L. Ashley Cowart
Medical University of South Carolina, USA
Title: Sphingosine-1-Phosphate signaling regulates key metabolic outcomes of obesity
Biography
Biography: L. Ashley Cowart
Abstract
Sphingosine-1-phosphate is a lysophospholipid signaling molecule that works through both receptor dependent and independent mechanisms. Sphingosine-1-phosphate is generated via phosphorylation of sphingosine by Sphingosine Kinases. We discovered that Sphingosine Kinase 1 is upregulated by saturated fatty acids, a finding which placed this pathway in the context of metabolic homeostasis. Since those initial studies, our group and others have demonstrated roles for Sphingosine Kinase 1 in pathophysiological processes in numerous organs including pancreas, skeletal muscle, adipose tissue, and liver. Moreover, ablation of this pathway in mice conferred resistance to obesity-induced inflammation and insulin resistance. Together, these data have supported the general idea that Sphingosine Kinase 1 mediates obesity-induced disease. To gain more mechanistic insights, we recently generated mice with an adipocyte-specific sphingosine kinase 1 deletion.
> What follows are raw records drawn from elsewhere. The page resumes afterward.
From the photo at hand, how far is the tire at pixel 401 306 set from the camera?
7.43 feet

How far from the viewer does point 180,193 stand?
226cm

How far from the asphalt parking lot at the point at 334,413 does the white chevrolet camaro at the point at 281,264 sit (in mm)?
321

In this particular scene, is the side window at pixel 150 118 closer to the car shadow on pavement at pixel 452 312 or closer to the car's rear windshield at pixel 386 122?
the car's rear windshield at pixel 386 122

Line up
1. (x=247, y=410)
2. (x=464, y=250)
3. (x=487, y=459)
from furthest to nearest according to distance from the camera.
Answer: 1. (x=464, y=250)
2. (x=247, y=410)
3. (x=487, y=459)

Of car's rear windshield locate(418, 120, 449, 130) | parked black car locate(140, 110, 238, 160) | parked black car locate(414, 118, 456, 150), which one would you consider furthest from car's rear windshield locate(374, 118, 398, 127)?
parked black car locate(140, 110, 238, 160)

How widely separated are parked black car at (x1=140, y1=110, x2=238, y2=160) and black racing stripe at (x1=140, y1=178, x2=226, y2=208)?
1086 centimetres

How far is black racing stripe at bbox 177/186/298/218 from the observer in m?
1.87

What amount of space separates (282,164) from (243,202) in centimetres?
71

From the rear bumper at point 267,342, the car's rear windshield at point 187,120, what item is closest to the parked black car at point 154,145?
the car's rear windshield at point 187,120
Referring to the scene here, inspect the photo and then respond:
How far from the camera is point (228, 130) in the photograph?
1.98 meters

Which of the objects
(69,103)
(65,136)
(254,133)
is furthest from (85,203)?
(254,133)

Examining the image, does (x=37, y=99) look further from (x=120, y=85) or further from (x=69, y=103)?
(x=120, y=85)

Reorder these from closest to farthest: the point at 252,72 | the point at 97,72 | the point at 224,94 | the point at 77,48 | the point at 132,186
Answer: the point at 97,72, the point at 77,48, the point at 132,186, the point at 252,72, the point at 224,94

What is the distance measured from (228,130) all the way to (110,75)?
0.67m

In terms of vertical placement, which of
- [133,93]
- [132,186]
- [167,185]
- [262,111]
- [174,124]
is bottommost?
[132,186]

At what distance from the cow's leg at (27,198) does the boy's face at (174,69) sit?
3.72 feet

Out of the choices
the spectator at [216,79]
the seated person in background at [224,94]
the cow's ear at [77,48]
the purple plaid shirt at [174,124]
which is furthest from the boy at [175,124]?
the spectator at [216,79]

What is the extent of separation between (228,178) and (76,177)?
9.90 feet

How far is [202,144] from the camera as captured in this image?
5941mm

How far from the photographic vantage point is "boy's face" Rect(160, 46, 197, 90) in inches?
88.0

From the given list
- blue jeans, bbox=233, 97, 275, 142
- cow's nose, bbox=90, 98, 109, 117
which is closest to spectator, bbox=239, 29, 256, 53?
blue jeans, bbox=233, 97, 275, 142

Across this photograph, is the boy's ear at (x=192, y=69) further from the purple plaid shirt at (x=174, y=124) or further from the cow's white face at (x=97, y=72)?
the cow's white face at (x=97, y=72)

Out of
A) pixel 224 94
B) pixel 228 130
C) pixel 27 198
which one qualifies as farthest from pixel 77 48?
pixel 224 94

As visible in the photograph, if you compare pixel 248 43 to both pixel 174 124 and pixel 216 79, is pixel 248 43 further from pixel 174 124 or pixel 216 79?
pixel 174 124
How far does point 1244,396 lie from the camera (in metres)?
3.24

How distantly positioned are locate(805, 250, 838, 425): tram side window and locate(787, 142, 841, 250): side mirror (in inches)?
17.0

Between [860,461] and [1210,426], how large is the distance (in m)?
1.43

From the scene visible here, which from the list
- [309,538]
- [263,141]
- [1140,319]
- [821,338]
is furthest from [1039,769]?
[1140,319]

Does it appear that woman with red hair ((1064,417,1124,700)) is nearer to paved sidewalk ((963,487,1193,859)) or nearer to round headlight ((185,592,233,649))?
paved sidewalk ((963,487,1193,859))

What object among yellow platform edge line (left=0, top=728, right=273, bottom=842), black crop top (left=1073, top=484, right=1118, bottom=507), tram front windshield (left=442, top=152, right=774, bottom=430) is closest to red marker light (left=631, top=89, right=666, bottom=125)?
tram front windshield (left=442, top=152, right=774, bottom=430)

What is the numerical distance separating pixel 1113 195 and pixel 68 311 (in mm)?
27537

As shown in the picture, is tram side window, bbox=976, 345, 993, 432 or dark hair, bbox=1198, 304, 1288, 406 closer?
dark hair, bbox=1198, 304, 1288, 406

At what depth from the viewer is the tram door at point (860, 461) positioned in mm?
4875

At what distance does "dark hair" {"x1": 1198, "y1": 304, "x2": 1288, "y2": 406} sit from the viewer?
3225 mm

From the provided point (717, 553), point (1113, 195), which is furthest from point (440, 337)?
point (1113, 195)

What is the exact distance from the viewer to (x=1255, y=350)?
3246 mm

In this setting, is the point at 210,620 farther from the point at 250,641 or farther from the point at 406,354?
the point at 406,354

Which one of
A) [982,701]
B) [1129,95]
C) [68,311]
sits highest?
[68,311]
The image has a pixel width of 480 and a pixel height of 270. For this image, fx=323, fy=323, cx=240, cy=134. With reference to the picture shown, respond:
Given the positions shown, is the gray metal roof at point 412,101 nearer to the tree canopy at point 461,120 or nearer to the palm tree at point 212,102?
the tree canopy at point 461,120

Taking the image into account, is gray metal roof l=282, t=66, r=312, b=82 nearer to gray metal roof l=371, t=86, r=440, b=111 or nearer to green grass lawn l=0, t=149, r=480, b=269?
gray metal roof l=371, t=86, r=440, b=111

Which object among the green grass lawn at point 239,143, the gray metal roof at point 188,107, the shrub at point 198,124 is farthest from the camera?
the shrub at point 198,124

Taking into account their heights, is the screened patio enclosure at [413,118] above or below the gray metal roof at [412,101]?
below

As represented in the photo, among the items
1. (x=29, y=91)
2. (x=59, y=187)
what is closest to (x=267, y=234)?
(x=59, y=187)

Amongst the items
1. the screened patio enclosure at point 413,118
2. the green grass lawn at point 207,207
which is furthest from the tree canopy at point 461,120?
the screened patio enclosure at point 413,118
Data from these animals has revealed novel and surprising roles for this pathway in maintaining metabolic homeostasis. For example, in contrast to the whole-body deletion, which exhibits protection from obesity-induced insulin resistance, the adipocyte-specific sphingosine kinase 1 deletion mouse exhibits basal insulin resistance. These and other data have revealed that this pathway serves both protective and deleterious roles depending on cell type and disease context. Ongoing work in the laboratory is addressing the specific roles for sphingosine-1-phosphate signaling in regulating crucial adipocyte functions including lipogenesis, lipolysis, proliferation, and differentiation. These pathways might eventually be pharmacologically targeted for treatment of obesity and/or obesity-induced disease.